## Task brief
Repeat the lines of the data that follow, please, starting at the first and stopping after the one with "Q: How many?".

## Provided records

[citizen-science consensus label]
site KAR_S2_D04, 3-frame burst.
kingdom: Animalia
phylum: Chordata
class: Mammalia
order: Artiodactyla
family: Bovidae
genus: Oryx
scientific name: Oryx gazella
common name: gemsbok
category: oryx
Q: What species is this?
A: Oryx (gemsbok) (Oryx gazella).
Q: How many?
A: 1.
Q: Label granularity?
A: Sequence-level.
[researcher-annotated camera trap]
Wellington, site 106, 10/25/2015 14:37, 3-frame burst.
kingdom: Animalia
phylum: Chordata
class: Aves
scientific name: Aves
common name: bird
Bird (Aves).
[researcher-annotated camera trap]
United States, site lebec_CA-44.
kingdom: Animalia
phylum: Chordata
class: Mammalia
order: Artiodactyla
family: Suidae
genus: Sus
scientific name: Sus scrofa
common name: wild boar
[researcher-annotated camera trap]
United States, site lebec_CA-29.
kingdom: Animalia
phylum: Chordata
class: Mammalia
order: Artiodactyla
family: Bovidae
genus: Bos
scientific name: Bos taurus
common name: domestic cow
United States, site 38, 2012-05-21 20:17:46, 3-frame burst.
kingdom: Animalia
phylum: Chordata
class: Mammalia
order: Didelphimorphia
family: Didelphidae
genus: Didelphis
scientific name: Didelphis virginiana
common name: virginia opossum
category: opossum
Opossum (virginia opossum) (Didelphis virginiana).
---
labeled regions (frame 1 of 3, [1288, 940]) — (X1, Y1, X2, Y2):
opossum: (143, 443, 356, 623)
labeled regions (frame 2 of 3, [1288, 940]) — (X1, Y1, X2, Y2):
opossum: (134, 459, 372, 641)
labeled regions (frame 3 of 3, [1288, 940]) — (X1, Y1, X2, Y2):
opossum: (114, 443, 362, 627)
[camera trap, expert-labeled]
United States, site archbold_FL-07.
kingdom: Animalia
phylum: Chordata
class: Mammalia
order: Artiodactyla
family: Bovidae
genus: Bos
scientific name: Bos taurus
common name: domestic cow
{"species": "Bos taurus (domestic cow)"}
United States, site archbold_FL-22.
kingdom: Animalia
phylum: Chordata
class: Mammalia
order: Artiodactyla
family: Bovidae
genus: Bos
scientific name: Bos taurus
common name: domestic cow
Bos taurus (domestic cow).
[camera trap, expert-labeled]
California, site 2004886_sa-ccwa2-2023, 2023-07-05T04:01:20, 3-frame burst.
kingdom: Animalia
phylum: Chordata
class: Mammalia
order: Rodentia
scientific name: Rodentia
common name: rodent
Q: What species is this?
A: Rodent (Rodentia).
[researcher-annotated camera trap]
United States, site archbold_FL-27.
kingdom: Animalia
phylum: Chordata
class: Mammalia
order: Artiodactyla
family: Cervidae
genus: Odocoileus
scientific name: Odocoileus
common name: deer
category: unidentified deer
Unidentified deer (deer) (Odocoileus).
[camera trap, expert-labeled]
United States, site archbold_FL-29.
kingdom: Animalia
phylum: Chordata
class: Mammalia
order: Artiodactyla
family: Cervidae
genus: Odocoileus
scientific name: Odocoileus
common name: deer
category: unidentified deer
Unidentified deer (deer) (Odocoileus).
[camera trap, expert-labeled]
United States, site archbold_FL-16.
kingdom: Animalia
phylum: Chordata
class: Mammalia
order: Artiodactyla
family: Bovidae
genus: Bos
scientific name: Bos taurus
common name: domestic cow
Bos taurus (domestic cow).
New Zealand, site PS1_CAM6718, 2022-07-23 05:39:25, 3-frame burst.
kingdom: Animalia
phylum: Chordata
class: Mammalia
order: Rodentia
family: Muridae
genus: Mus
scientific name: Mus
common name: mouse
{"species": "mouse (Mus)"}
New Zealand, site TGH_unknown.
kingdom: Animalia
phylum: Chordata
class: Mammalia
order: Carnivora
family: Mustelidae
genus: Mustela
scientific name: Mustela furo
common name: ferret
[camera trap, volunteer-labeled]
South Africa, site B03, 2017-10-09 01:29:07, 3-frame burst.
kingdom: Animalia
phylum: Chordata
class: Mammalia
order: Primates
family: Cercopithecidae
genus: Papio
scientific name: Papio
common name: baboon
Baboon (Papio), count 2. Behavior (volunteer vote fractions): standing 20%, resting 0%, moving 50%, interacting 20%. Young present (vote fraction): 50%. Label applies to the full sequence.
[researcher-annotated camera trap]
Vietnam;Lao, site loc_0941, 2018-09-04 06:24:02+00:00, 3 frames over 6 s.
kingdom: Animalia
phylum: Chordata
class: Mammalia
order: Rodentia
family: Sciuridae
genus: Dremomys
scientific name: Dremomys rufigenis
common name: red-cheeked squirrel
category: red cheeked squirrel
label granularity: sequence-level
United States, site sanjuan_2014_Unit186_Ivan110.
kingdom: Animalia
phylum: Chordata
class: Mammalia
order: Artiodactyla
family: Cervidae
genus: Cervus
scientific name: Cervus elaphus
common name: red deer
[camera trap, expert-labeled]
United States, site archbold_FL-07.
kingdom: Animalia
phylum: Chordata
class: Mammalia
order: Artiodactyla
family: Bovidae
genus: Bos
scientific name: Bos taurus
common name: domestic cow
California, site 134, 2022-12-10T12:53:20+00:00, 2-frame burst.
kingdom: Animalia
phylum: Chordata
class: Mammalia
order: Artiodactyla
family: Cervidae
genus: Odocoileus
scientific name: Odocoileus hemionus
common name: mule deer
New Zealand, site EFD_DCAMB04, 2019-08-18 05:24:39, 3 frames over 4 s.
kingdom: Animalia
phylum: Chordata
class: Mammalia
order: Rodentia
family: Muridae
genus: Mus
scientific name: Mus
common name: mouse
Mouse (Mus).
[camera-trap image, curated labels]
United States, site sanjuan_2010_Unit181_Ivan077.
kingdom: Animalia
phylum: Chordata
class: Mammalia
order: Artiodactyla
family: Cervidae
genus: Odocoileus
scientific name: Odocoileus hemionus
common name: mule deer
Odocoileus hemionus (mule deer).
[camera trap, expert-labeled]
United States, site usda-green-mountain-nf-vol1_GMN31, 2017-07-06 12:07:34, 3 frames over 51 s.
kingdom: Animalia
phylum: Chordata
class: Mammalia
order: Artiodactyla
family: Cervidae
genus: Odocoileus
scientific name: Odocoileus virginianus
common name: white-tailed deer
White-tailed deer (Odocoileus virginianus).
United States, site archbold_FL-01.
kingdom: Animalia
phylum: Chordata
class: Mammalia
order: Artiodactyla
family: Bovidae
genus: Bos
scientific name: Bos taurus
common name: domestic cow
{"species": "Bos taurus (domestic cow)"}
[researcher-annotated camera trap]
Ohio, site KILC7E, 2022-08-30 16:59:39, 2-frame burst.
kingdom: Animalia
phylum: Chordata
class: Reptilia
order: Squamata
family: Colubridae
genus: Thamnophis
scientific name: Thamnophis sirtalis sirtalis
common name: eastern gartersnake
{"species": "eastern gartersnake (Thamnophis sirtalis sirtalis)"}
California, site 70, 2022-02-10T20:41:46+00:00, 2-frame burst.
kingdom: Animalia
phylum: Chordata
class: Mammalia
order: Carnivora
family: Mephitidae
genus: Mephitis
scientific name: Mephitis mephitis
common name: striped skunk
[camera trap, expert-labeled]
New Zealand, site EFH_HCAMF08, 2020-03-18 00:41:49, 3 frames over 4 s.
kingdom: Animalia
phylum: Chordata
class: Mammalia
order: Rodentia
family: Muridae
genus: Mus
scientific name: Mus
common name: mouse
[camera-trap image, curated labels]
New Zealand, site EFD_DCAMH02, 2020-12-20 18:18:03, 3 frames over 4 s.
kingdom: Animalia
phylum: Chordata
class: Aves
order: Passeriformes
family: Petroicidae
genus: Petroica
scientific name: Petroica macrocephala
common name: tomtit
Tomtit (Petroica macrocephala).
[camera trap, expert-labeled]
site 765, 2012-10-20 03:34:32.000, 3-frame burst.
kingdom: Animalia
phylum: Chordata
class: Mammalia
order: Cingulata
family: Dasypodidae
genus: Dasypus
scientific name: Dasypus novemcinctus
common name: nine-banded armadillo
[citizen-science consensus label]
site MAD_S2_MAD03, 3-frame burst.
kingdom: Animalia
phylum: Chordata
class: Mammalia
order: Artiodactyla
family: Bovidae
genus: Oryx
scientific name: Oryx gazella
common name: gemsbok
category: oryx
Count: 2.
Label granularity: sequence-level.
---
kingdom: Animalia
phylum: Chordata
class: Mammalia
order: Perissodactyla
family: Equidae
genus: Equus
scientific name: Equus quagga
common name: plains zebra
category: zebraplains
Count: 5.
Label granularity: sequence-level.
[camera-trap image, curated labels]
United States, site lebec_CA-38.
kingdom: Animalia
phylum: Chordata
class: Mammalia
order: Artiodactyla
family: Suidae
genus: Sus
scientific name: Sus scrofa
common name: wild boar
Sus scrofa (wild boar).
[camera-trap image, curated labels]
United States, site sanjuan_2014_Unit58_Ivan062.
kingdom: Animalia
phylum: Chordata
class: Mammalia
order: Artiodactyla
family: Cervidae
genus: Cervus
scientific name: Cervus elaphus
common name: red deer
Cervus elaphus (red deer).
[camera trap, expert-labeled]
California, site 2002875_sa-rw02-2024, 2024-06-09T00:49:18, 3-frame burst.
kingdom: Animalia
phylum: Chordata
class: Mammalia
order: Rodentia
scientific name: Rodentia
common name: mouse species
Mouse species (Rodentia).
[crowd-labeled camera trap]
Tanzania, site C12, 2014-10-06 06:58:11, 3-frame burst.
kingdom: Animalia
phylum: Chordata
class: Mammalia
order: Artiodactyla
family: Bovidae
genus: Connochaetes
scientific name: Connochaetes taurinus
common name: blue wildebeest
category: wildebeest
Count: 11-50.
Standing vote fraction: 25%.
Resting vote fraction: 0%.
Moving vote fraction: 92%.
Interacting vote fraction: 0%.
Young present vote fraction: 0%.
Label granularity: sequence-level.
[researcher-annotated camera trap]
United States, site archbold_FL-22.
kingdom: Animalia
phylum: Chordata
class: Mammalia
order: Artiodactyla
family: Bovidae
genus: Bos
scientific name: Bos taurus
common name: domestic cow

## Solution to this exercise
[citizen-science consensus label]
site KAR_S2_D04, 3-frame burst.
kingdom: Animalia
phylum: Chordata
class: Mammalia
order: Artiodactyla
family: Bovidae
genus: Oryx
scientific name: Oryx gazella
common name: gemsbok
category: oryx
Q: What species is this?
A: Oryx (gemsbok) (Oryx gazella).
Q: How many?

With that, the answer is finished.